- **Kutipan Dokumen**:
<<<<

Setelah isi energi di salah satu warung sekitaran parkiran Lempuyang, perjalanan dilanjutkan ke Desa Adat Tenganan. Desa dan budaya yang ada di Tenganan merupakan tertua di Bali. Dikenal juga dengan desa Bali Aga. Sudah ada sebelum masa invansi kerajaan Majapahit datang ke pulau Bali. Adat istiadat mereka diturunkan dari para leluhur sejak abad ke-11 yang hingga sekarang masih dipegang teguh. Meski demikian, mereka tidak menutup diri dari dunia luar. Terbukti dengan terbukanya mereka dalam menerima wisatawan yang sudah ramai datang sejak tahun 1933.
Ada 3 jalan masuk ke desa Tenganan. Dua harus melewati hutan dan satu melewati jalanan beraspal dari jalan raya Candidasa. Jalan ketiga ini yang menjadi pilihan utama para pelancong yang ingin melihat keindahan desa Tenganan.
Desa Tenganan dikeliling tembok yang seolah membentuk benteng dengan komplek perumahan di dalamnya. Masuk ke area perkampungan, terlihat beberapa hasil karya warga. Ada produk tenun, anyaman, ada kumpulan topeng, hiasan telor dan sebagainya. Semuanya dipajang di depan rumah mereka.
Bangunan rumahnya sama seperti bangunan rumah tradisional Bali pada umumnya, hanya saja di Tenganan semua luas bangunan rumah dan pembagian kamarnya sama. Pembangunan rumah harus benar-benar mengikuti awig-awig atau aturan desa, tidak boleh asal buat, karena tanah tersebut adalah hak milik desa.
Berjalan menyusuri kampung sampai tiba di pertigaan berupa dapur umum dengan tungku dan tempat masak yang super besar. Sekampung memasak bersama di sana. Ibu-ibu bagian memotong daging, bapak-bapak bagian mengolah di atas wajan panas berapi besar. Uap panas dan kabut sore daerah pedesaaan menjadikan suasana begitu nyaman dan tentram di hati.

>>>>

- **Data Tersedia**:
<<<<

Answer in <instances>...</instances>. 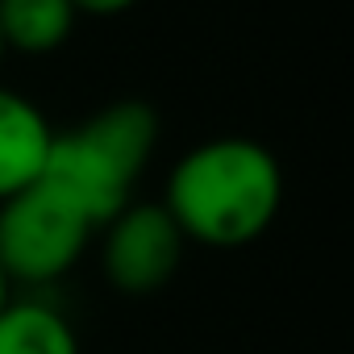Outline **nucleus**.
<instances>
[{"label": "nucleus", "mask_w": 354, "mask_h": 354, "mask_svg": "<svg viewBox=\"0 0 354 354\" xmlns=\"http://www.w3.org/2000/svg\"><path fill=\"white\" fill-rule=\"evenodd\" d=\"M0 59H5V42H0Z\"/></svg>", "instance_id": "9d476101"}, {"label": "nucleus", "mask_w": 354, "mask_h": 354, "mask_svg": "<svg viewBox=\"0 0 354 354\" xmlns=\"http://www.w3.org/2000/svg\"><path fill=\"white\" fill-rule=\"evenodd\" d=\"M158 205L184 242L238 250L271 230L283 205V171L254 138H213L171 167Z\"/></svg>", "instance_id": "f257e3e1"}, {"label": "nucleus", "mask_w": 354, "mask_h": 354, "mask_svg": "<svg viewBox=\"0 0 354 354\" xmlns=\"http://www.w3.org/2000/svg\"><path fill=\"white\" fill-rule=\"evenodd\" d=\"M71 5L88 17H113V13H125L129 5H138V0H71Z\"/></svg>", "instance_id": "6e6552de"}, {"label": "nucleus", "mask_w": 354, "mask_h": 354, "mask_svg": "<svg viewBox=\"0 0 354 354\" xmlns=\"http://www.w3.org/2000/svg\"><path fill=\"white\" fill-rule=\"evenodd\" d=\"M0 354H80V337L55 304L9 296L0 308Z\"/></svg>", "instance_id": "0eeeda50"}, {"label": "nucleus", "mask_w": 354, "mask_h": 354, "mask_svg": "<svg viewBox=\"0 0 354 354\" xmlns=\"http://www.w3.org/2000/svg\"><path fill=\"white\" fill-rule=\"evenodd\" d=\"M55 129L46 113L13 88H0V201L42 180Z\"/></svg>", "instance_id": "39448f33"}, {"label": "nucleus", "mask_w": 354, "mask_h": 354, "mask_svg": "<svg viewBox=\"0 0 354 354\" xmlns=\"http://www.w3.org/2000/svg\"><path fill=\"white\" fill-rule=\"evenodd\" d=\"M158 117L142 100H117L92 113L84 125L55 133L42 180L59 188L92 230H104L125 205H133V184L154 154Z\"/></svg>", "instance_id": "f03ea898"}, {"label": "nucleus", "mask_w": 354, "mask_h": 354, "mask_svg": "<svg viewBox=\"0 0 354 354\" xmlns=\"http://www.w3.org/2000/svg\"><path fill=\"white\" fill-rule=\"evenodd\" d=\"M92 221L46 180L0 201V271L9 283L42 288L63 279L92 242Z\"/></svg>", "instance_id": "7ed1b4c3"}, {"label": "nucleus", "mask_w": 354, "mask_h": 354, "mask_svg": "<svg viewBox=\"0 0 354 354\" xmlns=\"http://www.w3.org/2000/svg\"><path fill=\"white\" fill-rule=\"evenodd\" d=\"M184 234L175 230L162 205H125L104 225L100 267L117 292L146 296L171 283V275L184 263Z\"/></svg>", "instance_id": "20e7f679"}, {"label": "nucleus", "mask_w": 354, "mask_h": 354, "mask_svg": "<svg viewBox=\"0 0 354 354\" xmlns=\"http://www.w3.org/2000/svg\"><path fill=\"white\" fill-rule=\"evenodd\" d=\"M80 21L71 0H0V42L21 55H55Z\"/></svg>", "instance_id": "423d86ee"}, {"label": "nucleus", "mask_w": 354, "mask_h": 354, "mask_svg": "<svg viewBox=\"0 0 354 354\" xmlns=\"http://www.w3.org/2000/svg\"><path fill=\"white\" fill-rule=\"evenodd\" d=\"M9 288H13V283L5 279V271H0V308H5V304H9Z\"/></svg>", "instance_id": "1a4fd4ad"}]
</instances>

>>>>
<<<<

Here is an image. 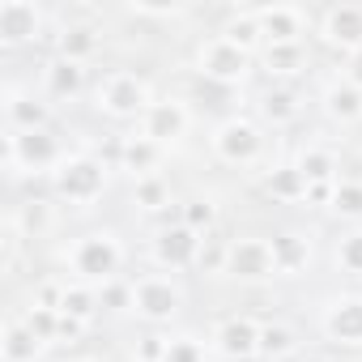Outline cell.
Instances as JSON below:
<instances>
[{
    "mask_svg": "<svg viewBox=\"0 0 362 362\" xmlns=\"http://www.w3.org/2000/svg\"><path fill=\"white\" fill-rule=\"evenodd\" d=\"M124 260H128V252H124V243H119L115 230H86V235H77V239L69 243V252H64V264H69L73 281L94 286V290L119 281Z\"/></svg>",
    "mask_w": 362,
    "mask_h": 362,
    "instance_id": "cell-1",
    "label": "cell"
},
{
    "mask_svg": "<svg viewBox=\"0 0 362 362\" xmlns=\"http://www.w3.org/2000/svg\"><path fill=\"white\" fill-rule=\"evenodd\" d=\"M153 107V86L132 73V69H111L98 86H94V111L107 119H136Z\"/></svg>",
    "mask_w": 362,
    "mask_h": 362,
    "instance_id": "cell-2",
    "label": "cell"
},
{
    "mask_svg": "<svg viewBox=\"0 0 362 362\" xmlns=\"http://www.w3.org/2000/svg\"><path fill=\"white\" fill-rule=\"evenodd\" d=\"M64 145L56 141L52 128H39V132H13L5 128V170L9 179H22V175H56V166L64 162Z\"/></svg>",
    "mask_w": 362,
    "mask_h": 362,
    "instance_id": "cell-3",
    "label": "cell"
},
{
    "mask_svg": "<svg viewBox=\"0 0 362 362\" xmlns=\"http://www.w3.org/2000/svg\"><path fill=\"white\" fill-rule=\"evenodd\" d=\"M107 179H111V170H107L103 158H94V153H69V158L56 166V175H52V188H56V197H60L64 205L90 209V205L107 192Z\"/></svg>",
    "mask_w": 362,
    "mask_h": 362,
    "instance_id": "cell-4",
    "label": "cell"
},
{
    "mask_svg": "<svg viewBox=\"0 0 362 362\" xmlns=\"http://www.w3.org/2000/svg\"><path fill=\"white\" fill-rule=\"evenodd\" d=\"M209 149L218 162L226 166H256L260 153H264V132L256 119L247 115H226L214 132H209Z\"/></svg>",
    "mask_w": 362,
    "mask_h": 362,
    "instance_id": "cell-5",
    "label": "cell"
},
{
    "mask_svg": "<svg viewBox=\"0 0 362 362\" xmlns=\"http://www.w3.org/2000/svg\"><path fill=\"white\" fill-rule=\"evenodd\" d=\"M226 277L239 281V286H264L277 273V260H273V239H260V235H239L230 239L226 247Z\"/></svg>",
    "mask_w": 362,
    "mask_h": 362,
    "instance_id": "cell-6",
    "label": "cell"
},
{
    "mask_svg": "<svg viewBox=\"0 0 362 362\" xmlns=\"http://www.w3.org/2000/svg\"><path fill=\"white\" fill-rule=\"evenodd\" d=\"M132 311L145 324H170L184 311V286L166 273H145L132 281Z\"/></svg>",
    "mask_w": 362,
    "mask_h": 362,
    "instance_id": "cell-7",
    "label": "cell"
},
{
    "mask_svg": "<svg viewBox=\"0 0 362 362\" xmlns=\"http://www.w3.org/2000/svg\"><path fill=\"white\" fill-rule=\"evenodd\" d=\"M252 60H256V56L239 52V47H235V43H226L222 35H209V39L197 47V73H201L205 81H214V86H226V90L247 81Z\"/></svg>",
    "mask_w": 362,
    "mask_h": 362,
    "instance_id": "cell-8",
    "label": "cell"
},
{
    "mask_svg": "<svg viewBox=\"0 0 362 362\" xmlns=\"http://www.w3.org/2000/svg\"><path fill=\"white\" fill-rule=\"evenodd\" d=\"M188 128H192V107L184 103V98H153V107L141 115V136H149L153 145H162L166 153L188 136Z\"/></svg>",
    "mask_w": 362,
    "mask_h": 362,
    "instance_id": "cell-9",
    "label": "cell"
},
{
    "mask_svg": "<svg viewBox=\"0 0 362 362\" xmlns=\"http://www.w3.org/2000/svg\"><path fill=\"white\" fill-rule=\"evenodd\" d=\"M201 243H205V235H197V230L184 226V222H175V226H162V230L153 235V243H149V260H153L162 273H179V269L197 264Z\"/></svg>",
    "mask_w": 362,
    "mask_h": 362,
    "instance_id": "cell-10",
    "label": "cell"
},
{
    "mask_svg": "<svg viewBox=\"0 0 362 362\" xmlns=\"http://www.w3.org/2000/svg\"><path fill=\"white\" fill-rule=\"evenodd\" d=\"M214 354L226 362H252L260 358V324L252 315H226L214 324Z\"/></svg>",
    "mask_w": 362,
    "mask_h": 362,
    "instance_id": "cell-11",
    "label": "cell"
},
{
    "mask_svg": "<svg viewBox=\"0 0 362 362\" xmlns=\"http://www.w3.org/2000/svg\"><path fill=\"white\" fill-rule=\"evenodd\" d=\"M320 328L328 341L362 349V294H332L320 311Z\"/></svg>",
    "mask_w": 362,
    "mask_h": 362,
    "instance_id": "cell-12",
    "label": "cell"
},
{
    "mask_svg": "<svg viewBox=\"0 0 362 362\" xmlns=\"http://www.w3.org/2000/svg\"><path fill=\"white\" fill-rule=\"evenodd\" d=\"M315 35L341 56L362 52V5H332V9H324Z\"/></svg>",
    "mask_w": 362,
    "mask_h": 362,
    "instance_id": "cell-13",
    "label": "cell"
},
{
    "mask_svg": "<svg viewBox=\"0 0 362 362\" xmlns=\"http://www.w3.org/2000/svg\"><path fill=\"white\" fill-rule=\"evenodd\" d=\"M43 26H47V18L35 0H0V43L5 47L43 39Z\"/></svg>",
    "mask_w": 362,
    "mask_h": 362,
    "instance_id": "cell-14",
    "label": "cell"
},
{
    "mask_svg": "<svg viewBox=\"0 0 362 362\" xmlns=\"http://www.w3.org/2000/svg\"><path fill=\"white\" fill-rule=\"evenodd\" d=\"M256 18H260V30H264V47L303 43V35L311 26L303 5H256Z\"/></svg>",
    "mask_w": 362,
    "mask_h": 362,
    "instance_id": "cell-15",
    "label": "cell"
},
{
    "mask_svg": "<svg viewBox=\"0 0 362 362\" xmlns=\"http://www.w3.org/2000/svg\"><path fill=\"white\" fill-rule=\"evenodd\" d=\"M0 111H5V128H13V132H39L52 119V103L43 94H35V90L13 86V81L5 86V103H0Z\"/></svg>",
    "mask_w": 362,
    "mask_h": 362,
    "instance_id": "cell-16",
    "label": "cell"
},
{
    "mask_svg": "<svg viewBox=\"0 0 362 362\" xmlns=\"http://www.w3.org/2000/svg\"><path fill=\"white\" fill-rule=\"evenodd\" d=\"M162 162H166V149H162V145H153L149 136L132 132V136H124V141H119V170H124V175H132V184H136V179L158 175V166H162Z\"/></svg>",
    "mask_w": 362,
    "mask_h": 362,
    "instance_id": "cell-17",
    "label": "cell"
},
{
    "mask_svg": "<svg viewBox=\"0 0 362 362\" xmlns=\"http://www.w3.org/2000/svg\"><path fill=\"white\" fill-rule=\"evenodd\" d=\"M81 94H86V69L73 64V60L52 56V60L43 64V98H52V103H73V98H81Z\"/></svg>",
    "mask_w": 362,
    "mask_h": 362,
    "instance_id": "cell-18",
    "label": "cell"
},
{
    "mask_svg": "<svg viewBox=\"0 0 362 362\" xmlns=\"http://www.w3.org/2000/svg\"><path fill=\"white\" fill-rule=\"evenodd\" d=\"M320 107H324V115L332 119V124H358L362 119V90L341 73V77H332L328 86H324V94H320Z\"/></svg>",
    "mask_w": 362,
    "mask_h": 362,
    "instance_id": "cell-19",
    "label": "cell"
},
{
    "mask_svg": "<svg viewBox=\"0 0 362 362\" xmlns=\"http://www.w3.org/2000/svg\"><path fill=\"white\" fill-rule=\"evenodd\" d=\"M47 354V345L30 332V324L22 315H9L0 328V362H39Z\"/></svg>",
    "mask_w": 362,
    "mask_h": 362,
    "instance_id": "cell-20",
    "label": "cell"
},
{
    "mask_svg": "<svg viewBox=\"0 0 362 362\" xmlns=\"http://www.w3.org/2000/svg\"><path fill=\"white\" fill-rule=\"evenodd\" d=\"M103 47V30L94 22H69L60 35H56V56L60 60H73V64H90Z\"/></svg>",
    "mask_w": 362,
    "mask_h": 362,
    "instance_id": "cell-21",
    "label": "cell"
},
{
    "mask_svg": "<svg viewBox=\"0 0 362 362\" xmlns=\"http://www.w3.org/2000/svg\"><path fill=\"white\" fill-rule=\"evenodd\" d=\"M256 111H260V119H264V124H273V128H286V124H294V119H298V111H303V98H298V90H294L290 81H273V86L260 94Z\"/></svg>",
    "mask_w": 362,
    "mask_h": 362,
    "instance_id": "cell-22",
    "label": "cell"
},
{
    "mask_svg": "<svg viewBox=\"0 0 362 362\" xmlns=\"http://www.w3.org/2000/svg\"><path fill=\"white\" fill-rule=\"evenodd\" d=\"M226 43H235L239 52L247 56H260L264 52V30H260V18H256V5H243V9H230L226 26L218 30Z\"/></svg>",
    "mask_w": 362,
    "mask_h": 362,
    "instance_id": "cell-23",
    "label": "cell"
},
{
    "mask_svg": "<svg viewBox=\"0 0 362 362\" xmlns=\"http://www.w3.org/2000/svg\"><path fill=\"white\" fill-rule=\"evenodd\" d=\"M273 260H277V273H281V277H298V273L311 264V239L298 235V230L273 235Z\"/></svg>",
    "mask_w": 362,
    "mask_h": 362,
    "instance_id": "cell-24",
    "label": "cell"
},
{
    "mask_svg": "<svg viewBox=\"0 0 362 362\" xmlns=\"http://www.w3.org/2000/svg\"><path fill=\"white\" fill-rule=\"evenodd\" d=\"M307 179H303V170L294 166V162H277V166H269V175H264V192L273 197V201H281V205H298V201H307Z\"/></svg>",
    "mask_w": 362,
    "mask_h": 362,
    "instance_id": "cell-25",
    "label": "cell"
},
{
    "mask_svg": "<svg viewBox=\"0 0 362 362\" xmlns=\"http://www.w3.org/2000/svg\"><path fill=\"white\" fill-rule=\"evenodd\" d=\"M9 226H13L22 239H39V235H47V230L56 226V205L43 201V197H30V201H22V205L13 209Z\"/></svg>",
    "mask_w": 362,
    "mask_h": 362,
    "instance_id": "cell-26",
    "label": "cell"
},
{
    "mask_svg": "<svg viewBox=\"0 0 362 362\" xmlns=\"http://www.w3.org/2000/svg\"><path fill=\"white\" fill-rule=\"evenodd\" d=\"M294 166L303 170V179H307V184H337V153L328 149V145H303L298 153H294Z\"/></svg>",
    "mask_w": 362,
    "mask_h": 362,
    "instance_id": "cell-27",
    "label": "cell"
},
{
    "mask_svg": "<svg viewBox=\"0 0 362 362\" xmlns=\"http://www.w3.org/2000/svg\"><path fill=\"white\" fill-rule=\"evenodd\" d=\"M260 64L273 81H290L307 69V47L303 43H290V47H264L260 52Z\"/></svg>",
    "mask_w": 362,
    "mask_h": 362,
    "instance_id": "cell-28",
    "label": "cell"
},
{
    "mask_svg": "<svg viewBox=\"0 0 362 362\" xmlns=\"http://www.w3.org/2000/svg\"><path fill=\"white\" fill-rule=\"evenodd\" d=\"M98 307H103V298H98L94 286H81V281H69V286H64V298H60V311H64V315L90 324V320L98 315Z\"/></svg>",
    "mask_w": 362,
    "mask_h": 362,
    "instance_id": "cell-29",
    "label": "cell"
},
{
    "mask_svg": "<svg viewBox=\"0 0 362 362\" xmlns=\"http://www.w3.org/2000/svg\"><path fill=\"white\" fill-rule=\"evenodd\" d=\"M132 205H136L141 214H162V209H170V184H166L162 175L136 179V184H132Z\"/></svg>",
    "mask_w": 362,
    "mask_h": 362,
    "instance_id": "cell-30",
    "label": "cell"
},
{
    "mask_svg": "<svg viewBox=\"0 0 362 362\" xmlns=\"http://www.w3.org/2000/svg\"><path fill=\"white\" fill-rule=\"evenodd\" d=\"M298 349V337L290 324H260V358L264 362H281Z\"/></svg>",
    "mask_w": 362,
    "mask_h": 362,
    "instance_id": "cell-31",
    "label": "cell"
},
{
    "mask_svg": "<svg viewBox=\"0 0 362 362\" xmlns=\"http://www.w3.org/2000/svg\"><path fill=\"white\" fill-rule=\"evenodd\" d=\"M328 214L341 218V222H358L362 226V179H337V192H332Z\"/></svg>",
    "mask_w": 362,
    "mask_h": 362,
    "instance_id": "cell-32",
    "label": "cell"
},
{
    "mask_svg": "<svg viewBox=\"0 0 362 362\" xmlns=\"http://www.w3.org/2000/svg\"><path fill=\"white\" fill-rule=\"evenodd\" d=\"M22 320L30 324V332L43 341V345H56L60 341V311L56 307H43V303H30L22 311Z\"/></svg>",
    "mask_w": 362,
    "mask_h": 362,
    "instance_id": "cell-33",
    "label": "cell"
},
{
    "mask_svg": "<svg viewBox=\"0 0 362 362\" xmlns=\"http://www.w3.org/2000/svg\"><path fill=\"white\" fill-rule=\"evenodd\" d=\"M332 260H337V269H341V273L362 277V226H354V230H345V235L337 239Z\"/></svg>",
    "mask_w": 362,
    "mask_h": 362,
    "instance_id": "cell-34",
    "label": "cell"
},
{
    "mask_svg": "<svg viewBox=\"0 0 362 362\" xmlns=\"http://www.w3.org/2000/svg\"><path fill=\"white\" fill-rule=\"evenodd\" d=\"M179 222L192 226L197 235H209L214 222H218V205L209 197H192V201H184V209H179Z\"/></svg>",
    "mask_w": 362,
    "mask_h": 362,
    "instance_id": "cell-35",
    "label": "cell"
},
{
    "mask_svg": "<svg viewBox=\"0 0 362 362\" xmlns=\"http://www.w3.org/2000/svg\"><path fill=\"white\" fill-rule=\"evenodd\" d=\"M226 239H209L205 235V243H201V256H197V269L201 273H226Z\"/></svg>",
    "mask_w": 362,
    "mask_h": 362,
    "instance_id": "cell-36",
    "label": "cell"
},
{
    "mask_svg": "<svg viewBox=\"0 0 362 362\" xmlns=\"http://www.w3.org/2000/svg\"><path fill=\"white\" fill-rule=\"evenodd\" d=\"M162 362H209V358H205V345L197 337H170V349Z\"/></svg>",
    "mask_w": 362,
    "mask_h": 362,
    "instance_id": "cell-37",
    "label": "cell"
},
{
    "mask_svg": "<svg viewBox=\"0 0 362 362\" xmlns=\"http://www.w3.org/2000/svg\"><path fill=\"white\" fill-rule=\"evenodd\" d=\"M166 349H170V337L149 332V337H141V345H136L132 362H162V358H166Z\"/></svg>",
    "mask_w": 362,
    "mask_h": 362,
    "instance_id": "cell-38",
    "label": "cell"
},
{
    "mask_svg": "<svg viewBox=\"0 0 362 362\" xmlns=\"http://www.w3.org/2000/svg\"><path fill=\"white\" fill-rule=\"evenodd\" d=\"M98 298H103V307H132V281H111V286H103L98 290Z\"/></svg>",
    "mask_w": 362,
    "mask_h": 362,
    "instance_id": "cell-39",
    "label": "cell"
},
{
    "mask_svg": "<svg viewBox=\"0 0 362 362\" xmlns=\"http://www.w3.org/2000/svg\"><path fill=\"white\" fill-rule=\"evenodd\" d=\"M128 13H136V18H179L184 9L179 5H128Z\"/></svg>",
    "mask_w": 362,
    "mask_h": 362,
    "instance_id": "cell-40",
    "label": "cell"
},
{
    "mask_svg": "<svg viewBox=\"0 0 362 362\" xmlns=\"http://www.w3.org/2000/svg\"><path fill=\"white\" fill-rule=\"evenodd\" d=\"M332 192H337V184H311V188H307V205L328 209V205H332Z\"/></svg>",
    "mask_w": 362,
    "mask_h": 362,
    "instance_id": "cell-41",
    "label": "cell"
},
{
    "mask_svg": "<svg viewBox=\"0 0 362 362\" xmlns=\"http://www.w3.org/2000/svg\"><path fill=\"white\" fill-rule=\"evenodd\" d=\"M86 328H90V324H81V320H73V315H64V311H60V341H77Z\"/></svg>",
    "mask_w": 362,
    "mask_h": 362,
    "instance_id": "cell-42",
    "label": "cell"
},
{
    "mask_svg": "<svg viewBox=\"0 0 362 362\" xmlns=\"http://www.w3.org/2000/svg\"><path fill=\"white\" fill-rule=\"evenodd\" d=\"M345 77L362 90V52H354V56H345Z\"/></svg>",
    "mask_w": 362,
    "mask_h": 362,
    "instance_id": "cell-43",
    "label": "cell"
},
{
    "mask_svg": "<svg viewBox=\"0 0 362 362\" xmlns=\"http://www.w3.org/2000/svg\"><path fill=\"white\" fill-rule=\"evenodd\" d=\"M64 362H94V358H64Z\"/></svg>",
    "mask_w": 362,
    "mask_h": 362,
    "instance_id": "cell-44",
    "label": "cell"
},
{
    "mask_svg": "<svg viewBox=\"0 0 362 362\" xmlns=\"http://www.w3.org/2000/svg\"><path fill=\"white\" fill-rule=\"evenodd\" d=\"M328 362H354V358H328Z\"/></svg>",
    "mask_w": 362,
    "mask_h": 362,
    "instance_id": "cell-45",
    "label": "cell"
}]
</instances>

>>>>

- **Petunjuk Tugas**:
(A) Menurut kutipan tentang Desa Tenganan, sejak tahun berapa wisatawan sudah ramai berkunjung ke desa tersebut?
(B) Teruskan tulisan tentang perjalanan ke Desa Tenganan, mulai dari sesudah kalimat terakhir yang tercantum.

- **Hasil Jawaban**:
(A) Sejak tahun 1933.

(B)
Di area kiri terdapat tempat mandi umum, ada bilik untuk pria sendiri, wanita sendiri. Lanjut lagi, terdapat bangunan Sekolah Dasar dan halaman luas dari rumput untuk bermain sepak bola.
Sementara di sini kanan hanyalah komplek rumah penduduk dan tembus ke pintu keluar.
Hukum adat desa Tenganan masih dipegang teguh. Mereka berfilosofi pada keseimbangan hidup. Seperti misalnya, masih berlaku larangan menebang pohon yang masih hidup, kecuali pasangan yang baru menikah, diperbolehkan menebang untuk membangun rumah. Itupun berlaku pada jenis pohon yang sudah dalam kondisi tiga perempat sudah mati dan melibatkan minimal lima orang saksi untuk meyakinkan kebenaran kondisi kayu tersebut.
Hal menarik lainnya dari budaya Tenganan adalah persamaan hak antara lelaki dan perempuan. Tidak berlaku pula garis keturunan atau kasta seperti umat Hindu pada umumnya. Semua warga di sini memiliki persamaan hak dan derajat yang sama.
Uniknya lagi, di desa Tenganan ini tidak akan ditemukan penjor, seperti yang biasa ditemukan di jalanan Bali. Penjor tersebut, biasanya dibuat oleh umat Hindu Bali saat merayakan Galungan, namun buat masyarakat desa, hari raya Galungan bukanlah hari besar mereka. Warga Tenganan hanya mengenal hari raya besar yakni Aci Sambah yaitu saat digelarnya tradisi Perang Pandan.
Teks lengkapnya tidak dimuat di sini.